Jansen's death and Gall's trial sent shivers through northern Kentucky and southern Ohio.
"I remember being afraid that random people on the street would snatch you," said Linda Tally Smith, who was 9 years old at the time and is now the top prosecutor in Boone County, where she grew up and Gall was convicted. "It was scary."
Kentucky turned Gall over to Ohio in 2001 to serve a life sentence for rape and murder in multiple other attacks on young girls, including one murder, in four counties in the southern part of Ohio. He was convicted by a Ohio jury in 1979 and is serving his sentence at Lebanon Correctional Institute in Lebanon, Ohio.
Gall's attorney, public defender Tim Arnold, says the decision makes it easier for him to argue for parole in 2021 because the Kentucky case cannot be taken into consideration by Ohio authorities.
"It is unusual," Arnold told The Associated Press on Friday. "Kentucky seems unwilling to accept the outcome of these issues."
Smith called Thursday's ruling "a slap in the face" to Jan sen's family. "As far as the law is concerned, this crime never happened," Smith said. "But, there is a little girl who never got to live her life because of this monster."
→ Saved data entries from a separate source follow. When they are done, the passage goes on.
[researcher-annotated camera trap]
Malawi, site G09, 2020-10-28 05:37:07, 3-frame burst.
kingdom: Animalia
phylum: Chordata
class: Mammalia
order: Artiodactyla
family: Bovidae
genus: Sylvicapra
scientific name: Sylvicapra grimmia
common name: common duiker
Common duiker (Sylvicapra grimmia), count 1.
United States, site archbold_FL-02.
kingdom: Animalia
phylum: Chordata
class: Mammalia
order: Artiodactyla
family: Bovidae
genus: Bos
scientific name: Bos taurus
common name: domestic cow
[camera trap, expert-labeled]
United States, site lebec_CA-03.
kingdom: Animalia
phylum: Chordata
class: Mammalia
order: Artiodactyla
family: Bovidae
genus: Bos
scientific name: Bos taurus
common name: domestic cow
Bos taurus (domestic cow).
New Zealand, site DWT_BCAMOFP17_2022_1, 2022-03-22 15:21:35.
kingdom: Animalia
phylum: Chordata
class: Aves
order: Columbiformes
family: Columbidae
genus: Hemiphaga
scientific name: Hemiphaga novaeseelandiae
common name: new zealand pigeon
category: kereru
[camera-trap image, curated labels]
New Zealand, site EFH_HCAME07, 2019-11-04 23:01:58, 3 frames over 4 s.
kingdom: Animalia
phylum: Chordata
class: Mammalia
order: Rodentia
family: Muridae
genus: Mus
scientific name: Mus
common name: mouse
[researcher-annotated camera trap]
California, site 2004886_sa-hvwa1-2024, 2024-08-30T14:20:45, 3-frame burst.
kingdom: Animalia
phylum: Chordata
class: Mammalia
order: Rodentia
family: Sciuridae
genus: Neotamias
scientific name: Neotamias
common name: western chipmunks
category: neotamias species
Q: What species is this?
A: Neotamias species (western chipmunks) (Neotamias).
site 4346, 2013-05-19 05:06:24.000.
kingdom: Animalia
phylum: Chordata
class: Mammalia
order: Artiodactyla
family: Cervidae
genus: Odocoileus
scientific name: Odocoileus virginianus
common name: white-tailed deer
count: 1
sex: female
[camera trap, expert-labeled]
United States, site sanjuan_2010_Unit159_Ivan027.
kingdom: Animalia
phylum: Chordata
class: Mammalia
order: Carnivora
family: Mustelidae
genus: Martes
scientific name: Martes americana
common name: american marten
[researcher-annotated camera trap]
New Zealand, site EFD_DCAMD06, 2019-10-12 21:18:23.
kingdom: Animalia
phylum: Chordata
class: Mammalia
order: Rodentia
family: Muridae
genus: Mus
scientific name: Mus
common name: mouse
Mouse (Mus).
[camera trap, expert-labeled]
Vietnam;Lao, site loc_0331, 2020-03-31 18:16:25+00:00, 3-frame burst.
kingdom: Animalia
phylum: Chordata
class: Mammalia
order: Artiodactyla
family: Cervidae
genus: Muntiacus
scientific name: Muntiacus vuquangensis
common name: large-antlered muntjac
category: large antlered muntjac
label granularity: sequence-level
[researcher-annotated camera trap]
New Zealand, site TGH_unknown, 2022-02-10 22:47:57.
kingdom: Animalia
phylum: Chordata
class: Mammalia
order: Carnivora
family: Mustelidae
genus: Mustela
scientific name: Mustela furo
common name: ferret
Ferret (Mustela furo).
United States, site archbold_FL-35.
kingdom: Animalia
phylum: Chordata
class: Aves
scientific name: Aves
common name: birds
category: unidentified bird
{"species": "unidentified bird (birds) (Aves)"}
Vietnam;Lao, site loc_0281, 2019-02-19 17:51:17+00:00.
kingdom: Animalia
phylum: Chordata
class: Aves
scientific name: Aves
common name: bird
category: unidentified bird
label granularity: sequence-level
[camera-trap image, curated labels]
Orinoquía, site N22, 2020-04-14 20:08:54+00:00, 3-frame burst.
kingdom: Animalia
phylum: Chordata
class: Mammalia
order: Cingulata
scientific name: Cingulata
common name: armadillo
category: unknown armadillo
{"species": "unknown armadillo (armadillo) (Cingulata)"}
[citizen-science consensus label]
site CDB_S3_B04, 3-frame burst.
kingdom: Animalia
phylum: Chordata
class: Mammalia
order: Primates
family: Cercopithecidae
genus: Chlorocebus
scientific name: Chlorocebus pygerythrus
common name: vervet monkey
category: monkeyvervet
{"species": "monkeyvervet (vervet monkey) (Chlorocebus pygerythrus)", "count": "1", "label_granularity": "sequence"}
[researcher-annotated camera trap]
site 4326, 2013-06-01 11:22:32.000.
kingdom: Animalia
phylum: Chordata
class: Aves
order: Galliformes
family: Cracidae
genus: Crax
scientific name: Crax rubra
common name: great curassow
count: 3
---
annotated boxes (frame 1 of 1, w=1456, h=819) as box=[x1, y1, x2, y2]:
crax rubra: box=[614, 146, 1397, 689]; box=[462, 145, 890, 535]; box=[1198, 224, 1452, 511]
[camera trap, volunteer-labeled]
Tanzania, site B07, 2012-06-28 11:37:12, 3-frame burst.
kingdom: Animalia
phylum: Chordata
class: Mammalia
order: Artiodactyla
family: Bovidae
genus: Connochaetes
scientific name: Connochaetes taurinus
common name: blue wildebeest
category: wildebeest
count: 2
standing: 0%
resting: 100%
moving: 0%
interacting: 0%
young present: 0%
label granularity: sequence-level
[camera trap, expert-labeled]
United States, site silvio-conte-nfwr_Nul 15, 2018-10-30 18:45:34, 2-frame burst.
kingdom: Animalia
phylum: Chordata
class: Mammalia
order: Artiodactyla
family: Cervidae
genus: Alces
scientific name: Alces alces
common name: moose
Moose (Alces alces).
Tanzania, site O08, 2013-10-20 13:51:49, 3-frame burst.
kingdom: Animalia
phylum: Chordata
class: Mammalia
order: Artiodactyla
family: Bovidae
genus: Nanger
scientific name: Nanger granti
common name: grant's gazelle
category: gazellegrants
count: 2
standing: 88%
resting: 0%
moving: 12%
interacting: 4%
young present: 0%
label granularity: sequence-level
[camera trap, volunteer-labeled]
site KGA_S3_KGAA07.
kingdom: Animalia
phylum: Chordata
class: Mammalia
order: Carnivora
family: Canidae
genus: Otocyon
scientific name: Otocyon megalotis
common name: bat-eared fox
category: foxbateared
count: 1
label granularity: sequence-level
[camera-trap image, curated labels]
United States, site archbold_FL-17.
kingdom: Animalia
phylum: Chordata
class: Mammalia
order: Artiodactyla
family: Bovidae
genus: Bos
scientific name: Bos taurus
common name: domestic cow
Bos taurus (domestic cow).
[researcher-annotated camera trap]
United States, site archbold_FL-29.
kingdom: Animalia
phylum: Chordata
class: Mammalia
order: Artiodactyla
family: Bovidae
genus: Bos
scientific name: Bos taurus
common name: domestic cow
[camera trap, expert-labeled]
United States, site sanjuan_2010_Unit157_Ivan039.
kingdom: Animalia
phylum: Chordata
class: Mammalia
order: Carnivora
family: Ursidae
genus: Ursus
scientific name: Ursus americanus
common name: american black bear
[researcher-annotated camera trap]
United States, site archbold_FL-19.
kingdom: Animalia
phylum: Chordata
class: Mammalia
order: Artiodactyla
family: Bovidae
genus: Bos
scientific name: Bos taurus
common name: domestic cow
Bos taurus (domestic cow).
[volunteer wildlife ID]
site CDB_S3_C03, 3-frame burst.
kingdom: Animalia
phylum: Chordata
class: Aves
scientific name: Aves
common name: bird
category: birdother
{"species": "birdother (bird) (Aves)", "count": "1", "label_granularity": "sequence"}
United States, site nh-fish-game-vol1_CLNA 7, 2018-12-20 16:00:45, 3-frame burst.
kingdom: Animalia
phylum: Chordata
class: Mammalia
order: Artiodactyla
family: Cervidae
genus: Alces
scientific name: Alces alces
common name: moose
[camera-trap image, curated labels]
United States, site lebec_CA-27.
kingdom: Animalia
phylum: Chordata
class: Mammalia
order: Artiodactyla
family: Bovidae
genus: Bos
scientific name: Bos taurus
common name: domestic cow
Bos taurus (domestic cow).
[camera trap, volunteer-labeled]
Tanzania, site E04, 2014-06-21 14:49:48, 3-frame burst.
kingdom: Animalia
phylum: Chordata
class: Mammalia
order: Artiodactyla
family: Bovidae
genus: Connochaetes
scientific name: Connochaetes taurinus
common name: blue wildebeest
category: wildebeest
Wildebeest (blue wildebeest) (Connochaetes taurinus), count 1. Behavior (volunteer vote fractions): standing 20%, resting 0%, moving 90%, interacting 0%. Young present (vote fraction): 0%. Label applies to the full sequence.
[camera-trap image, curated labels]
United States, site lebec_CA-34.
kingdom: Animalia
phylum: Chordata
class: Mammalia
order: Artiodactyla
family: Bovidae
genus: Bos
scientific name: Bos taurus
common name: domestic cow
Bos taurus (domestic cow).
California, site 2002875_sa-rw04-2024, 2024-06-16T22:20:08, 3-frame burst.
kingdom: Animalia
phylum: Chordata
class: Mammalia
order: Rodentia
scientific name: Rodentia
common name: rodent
Greg Flannagan, a spokesman for the Montgomery County, Ohio, prosecutor's office, said the judge's decision about the Kentucky case won't affect future opposition to Gall's release.
"Considering the violent nature and number of crimes the defendant has been convicted of in Ohio, we would obviously strenuously object to and oppose his parole at any time regardless of his record or lack of record in Kentucky," Flannagan said.
Shelly Johnson, a spokeswoman for the Kentucky Attorney General's Office, said prosecutors in Kentucky will appeal the ruling.
Reeves' ruling is the result of a motion Gall's attorneys filed in April, seeking to clear his record in Kentucky. Gall argued that he was still suffering the consequences of a voided conviction because it may affect his parole status and how he is classified in prison.
A Kentucky jury convicted Gall of kidnapping Jansen as she walked to her Columbia Township, Ohio, school in April 1978, then bringing her to Kentucky, where she was raped and shot to death. The death sentence handed down was the first in Kentucky after states resumed applying the death penalty in 1976.
Two Ohio juries convicted Gall in 1979 in other cases. In the first, jurors found Gall guilty on two counts of kidnapping. He was sentenced to seven to 25 years on each count to run consecutively.